Ketika Ibu Datang



Judulnya “nggak banget” deh ya? Tapi no problem lah ya, intinya saya mau cerita kalau minggu kemarin Ibu saya datang mengunjungi ke-2 anaknya yang sedang menuntut ilmu di kota lain. Awalnya saya nggak “ngeh” ketika Ibu tanya berapa harga tiket bus dan kereta api, tapi akhirnya saya sadar juga kalau Ibu saya mau kesini. Oke, lagi nggak fokus karena 90% jiwa saya ada di kampus beserta tugas-tugasnya, ditambah lagi pas waktu yang bersamaan ada teman saya datang ke sini karena ada tes kerja. Alhasil ketika teman saya datang hari Sabtu paginya dan tes kerja, sorenya saya jemput Ibu di stasiun.
Pastilah kangen sama Ibu, sudah sebulan ga ketemu, paling hanya telepon seminggu beberapa kali. Yang paling nyenengin adalah dibawain makanan, tapi errrrr....kenapa makanannya daging-dagingan? Tau sendiri saya ga seneng makan daging. Kata Ibu, bawain buat Tita yang kemarin pas Idul Adha ga bisa makan daging kurban. Istirahat sebentar dan kami pun makan di sebuah tempat yang ‘mahasiswa’ banget, pasti mahasiswa di Malang dan Yogya tau tempat ini, yaitu warung SS “Spesial Sambal”, hahaha tuh kan? Pasti tau kan?
Kata Ibu, “Rame banget tempatnya....mahasiswa semua, pasti murah harganya...” Ya iya lah bu, masa iya tempat makan buat mahasiswa mahal, yang ada ya ga laku. Tapi seperti biasa, nunggu makanannya ada lho 30 menit lebih sampe Ibu (as usual) ngomel-ngomel ke pegawainya. -____- Agak annoying sih dengan perilaku Ibu satu ini yang selalu jadi tukang protes dan berada di  garda terdepan kalau dalam hal mengkritik suatu hal, tapi kalau nggak ada Ibu ya nggak seru, karena saya, Tita dan Bapak cenderung nerima-nerima aja, meskipun terakhirnya “nggrundel” sendiri, hahahah.
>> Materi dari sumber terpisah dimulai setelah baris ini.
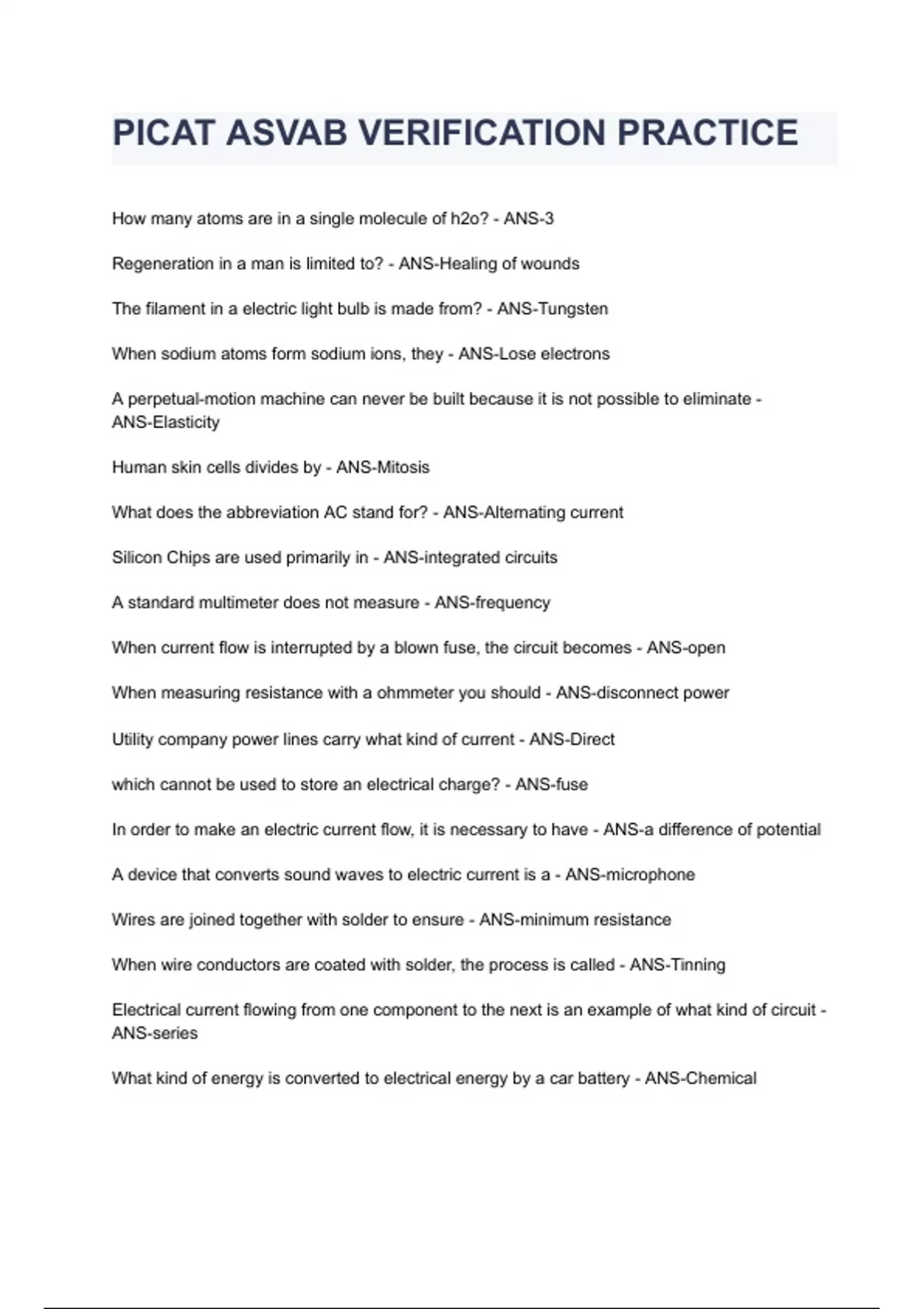 PICAT ASVAB VERIFICATION PRACTICE

How many atoms are in a single molecule of h2o? - ANS-3

Regeneration in a man is limited to? - ANS-Healing of wounds

The filament in a electric light bulb is made from? - ANS-Tungsten

When sodium atoms form sodium ions, they - ANS-Lose electrons

A perpetual-motion machine can never be built because it is not possible to eliminate - ANS-Elasticity

Human skin cells divides by - ANS-Mitosis

What does the abbreviation AC stand for? - ANS-Alternating current

Silicon Chips are used primarily in - ANS-integrated circuits

A standard multimeter does not measure - ANS-frequency

When current flow is interrupted by a blown fuse, the circuit becomes - ANS-open

When measuring resistance with a ohmmeter you should - ANS-disconnect power

Utility company power lines carry what kind of current - ANS-Direct

which cannot be used to store an electrical charge? - ANS-fuse

In order to make an electric current flow, it is necessary to have - ANS-a difference of potential

A device that converts sound waves to electric current is a - ANS-microphone

Wires are joined together with solder to ensure - ANS-minimum resistance

When wire conductors are coated with solder, the process is called - ANS-Tinning

Electrical current flowing from one component to the next is an example of what kind of circuit - ANS-series

What kind of energy is converted to electrical energy by a car battery - ANS-Chemical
Setelah itu Ibu bilang, “Ayo beli magic com, buat nanak nasi.” Awalnya saya nggak mau karena pasti rempong banget kudu masak di Kosan, tapi ya udahlah, kan dibelikan ini. Muter-muter daerah Gejayan kok nggak ada, ya udah sampe ringroad utara aja, belilah kami di tempat langganan di Jakal km 4,5, toko Vokuz namanya. Setelah itu beli beras dan segala macam kebutuhan di Mirota Kampus deh sekalian malam mingguan sama Ibu. Jarang-jarang kan kaya gini?
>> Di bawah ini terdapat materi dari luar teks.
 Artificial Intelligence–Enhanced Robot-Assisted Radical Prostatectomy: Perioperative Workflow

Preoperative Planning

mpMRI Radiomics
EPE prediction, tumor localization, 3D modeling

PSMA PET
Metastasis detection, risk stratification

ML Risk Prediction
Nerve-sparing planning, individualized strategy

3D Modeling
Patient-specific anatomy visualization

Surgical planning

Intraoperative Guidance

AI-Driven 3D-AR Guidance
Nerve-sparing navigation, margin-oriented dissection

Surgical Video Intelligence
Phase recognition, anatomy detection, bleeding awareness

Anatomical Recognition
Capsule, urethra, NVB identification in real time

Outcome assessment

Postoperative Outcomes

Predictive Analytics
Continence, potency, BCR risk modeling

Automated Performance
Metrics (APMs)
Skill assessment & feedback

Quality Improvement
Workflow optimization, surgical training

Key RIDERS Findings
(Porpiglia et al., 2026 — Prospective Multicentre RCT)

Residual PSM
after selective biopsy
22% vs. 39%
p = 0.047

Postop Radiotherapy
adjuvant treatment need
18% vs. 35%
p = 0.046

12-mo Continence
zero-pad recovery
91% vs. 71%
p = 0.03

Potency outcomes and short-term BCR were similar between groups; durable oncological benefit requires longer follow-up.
Besoknya Ibu udah masakin nasi, dan do other things yang biasanya Ibu lakukan di rumah. Agak nggak enak juga sih, kenapa Ibu rela datang kesini tapi hanya untuk melakukan “hal sepele” macam ini. Di tempat setrikaan, bajunya Tita yang udah berminggu-minggu belum distrika akhirnya disetrikain sama Ibu. Saya awalnya ngelarang, tapi Ibu bilang, “Biar ga ganggu belajarnya adekmu....” Hadeeeh....padahal saya sengaja untuk mengondisikan seperti itu, baju dia ya harus dia setrika sendiri, agar dia bisa bagi waktu antara belajar dan melakukan tugas lain. Eh malah Ibu bilang, “Ya laundry aja kan enak, terima beres...”. Iya laundry sih boleh, tapi nggak sering-sering juga kan? Yang ada jadi nggak mandiri.
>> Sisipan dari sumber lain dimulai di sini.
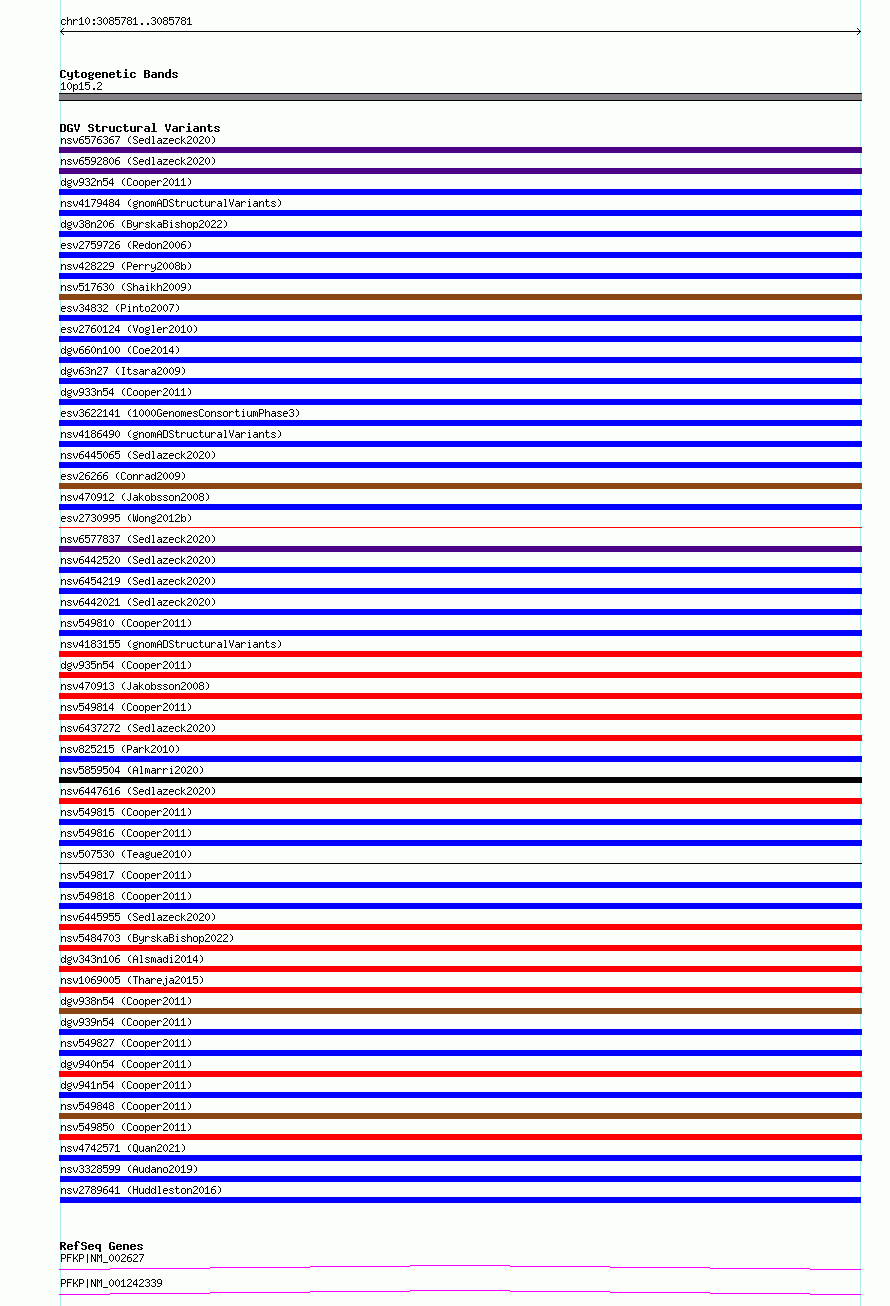 chr10:3085781..3085781

Cytogenetic Bands
10p15.2

DGV Structural Variants
nsv6576367 (Sedlazeck2020)
nsv6592806 (Sedlazeck2020)
dgv932n54 (Cooper2011)
nsv4179484 (gnomADStructuralVariants)
dgv38n206 (ByrskaBishop2022)
esv2759726 (Redon2006)
nsv428229 (Perry2008b)
nsv517630 (Shaikh2009)
esv34832 (Pinto2007)
esv2760124 (Vogler2010)
dgv660n100 (Coe2014)
dgv63n27 (Itsara2009)
dgv933n54 (Cooper2011)
esv3622141 (1000GenomesConsortiumPhase3)
nsv4186490 (gnomADStructuralVariants)
nsv6445065 (Sedlazeck2020)
esv26266 (Conrad2009)
nsv470912 (Jakobsson2008)
esv2730995 (Wong2012b)
nsv6577837 (Sedlazeck2020)
nsv6442520 (Sedlazeck2020)
nsv6454219 (Sedlazeck2020)
nsv6442021 (Sedlazeck2020)
nsv549810 (Cooper2011)
nsv4183155 (gnomADStructuralVariants)
dgv935n54 (Cooper2011)
nsv470913 (Jakobsson2008)
nsv549814 (Cooper2011)
nsv6437272 (Sedlazeck2020)
nsv825215 (Park2010)
nsv5859504 (Almarri2020)
nsv6447616 (Sedlazeck2020)
nsv549815 (Cooper2011)
nsv549816 (Cooper2011)
nsv507530 (Teague2010)
nsv549817 (Cooper2011)
nsv549818 (Cooper2011)
nsv6445955 (Sedlazeck2020)
nsv5484703 (ByrskaBishop2022)
dgv343n106 (Alsmadi2014)
nsv1069005 (Thareja2015)
dgv938n54 (Cooper2011)
dgv939n54 (Cooper2011)
nsv549827 (Cooper2011)
dgv940n54 (Cooper2011)
dgv941n54 (Cooper2011)
nsv549848 (Cooper2011)
nsv549850 (Cooper2011)
nsv4742571 (Quan2021)
nsv3328599 (Audano2019)
nsv2789641 (Huddleston2016)

RefSeq Genes
PFKP|NM_002627
PFKP|NM_001242339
Agak siangan Ibu ngajak buat ke Pasar Beringharjo, biasa shopping....kelakuan Ibu-Ibu emang selalu bisa ditebak. Alasannya sih nyariin contoh baju buat Tante yang di Malang, tapi akhirnya yang dibeli macem-macem sampe kewalahan anaknya ini bawa barang. Ada satu hal yang membuat saya trenyuh ketika melihat para pekerja di pasar, kebanyakan berusia lanjut yang tubuhnya sudah renta. Mereka masih saja ‘menjajakan’ tenaganya untuk jadi kuli angkut di Pasar, dan yang paling membuat pengen nangis adalah kebanyakan mereka adalah perempuan, menawarkan tenaganya untuk mengangkut barang orang-orang yang menghendaki dengan upah seadanya dengan bermodal selendang lusuh.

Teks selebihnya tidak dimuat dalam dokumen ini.